Karsenty v. Schoukroun and the Spousal Share: A Historical Perspective
This article was originally published in the November 2012 issue of The Advocate, a newsletter of the Baltimore County Bar Association.
On September 13, 2012, Peter W. Sheehan Jr., Esquire, of Whiteford, Taylor & Preston gave Estates and Trust committee members an update on the current status of the spousal share in light of the Court of Appeals' decision in Karsenty v. Schoukron, 406 Md. 469 (2008).

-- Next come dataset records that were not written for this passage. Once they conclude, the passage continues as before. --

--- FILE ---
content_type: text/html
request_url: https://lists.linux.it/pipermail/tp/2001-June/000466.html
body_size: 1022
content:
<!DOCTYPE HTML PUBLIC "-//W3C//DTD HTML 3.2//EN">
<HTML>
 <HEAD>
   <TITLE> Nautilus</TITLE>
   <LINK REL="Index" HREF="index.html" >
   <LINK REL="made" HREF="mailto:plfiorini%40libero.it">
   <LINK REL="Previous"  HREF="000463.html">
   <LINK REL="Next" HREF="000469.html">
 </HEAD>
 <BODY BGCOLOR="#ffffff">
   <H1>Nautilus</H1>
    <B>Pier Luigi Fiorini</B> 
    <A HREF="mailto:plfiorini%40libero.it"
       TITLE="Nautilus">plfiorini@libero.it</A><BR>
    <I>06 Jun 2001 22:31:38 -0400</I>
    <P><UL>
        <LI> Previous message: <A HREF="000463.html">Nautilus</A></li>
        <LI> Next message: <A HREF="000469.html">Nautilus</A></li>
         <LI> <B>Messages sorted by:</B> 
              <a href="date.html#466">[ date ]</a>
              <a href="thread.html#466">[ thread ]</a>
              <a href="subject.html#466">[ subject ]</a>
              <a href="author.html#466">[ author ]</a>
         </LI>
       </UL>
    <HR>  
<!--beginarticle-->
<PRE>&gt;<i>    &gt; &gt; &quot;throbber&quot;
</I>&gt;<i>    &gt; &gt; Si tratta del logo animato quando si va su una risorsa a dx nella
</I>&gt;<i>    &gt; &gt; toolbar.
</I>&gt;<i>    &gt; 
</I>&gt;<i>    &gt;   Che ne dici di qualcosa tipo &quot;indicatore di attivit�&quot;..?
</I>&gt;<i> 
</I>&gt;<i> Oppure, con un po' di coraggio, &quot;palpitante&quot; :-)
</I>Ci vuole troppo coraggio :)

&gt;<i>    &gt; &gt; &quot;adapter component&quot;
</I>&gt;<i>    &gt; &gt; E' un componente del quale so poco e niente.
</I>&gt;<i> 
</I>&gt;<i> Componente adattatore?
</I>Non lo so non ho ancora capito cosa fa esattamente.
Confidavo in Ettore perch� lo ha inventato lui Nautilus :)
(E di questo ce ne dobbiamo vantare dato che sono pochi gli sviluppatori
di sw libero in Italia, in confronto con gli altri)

As background, he said the concept of an elective spousal share dates to common law, like dower. Maryland's elective share statute was passed in 1798, but did not extend to transfers outside of probate. An 1851 case held that transfers by a husband involving realty "were the result of a contrivance, invented...to deprive” the wife of part her husband's estate. In an 1853 case, the opposite view prevailed. The relevant distinction, Mr. Sheehan said, is between an ostensible transfer with retained possession (nothing changes except how the property is to be distributed at death) and an actual transfer with a retained right to retake possession.
By 1990 Maryland courts had decided 17 marital rights cases, invalidating the transfer in just five, which Mr. Sheehan cogently summarized. Knell v. Price, 318 Md. 501 (1990), became a landmark. In Knell, the estranged husband lived with his companion for 27 years. He deeded realty to a strawman, who deeded it back to husband as a tenant with full powers, remainder in fee simple to the companion, and went on living in the house. The court found the transaction “a fraud on the spouse's marital election right,” relying on the extent of continued “dominion and control” by the husband.
In Karsenty the husband created a revocable trust, retaining lifetime income with a right to invade principal, remainder to a daughter from a prior marriage. He named the trust as beneficiary of two transfer-on-death accounts, retaining the right to change the beneficiary. After surveying two centuries of case law, the Court held that the proper test is not per se "dominion or control," but whether the transfer was a "mere device or contrivance" - whether it was actually intended to change nothing except how property would be disposed of at death. Karsenty harmonized the "net estate" elective share statute with two centuries of common law precedent recognizing a limited right to claw back certain nonprobate transfers where equity demands it. The Court rejected the term "fraud," preferring "violation" or "frustration.”.
Karsenty held, as a threshold matter, there must be retained interest in, or control of, the property at issue. The factors to be weighed include the decedent's extent of control and motives, the recipient's motives, probate and non-probate arrangements for the surviving spouse and the overall family situation.
Mr. Sheehan, stressing the difficulty of making a successful Karsenty challenge, offered some observations on practical, planning and litigation considerations. A complete conveyance with no retention of incidents of ownership clearly withstands such a claim. Examine the nature of the interest; e.g., even though the owner/insured of a life insurance policy retains incidents of ownership, she will never enjoy its benefits, which would likely protect it from clawback. Do not use property that has been conveyed, nor impoverish the surviving spouse. Consider stating in the transfer documents the (sustainable) reason for the transfer. A lawsuit, he noted, would lie against the property recipient(s), which could mean multiple actions. This provoked a lively debate as to inclusion of the Personal Representative. Mr. Sheehan said such cases present significant discovery problems and all assets are fair game, requiring an experienced litigator.
The membership benefitted greatly from Peter Sheehan's excellent presentation.